Wieczorną Mszę św. w Środę Popielcową poprzedziła nowenna do świętych pustelników, podczas której modlono się m.in. w intencji diecezji przeżywającej V Synod, a także o dobre przeżycie czasu pokuty i nawrócenia.
Podczas nowenny przypomniano postać św. Świerada jako człowieka zanurzonego w Bogu, oddanego modlitwie i pracy w duchu reguły św. Benedykta, chwalącego Boga w pięknie przyrody i troszczącego się o nawrócenie grzeszników.
Przewodniczący Eucharystii ks. Arkadiusz Bobola przypomniał, że postawa nawrócenia oznacza zmianę stylu życiu. - Zaczyna się to od przemiany serca, która owocuje nowym myśleniem, mówieniem i postępowaniem. Pierwszym krokiem do przemiany serca jest przyjęcie postawy pokory i wyzbycie się pychy. Bywa bowiem, że głowa jest posypana popiołem, ale serce nie odczuwa żadnej potrzeby przemiany życia - mówił kapłan.
Błogsławieństwo orzechów.Tradycyjnie po Mszy św. ksiądz pobłogosławił orzechy, które upamiętniają 40-dniowy post św. Świerada. Święty, znany z surowej pokuty, w dni powszednie Wielkiego Postu żywił się jednym orzechem dziennie. - Warto przypomnieć, że tekst błogosławieństwa orzechów znajduje się w naszej diecezjalnej agendzie liturgicznej, można więc z niego skorzystać także w innych parafiach diecezji przypominając o św. Świeradzie i Benedykcie jako patronach diecezji, wzorach przeżywania Wielkiego Postu i o Tropiu, gdzie znajduje się sanktuarium pustelników - dodaje ks. Arkadiusz.

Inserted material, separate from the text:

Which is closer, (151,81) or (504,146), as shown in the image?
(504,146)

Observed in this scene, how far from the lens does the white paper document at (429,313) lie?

Oblicze Pana Jezusa na chuście - obraz jest bardzo czczony przez tropskich parafian.Tropscy parafianie mają nie tylko nabożeństwo do św. Świerada i Benedykta, ale również do umęczonego męką oblicza Pana Jezusa. W maleńkiej kaplicy znajduje się XVII-wieczny obraz przedstawiający odbicie twarzy Chrystusa na chuście. Dwa lata temu ołtarz z obrazem zostały gruntownie odnowione. - Ludzie bardzo chętnie po przyjęciu Komunii św. przychodzą do tego obrazu i modlą się długo w ciszy. Co ciekawe, podczas renowacji obrazu okazało się, że pod obecnym wizerunkiem znajdują się dwa inne, w tym jeden przedstawiający scenę ukrzyżowania. Ludzie są jednak tak przywiązani do oblicza Pana Jezusa, że właśnie ono zostało pozostawione do kultu - mówi ks. proboszcz Andrzej Piórek.
Uczestnicy liturgii zabierali pobłogosławione orzechy do domu.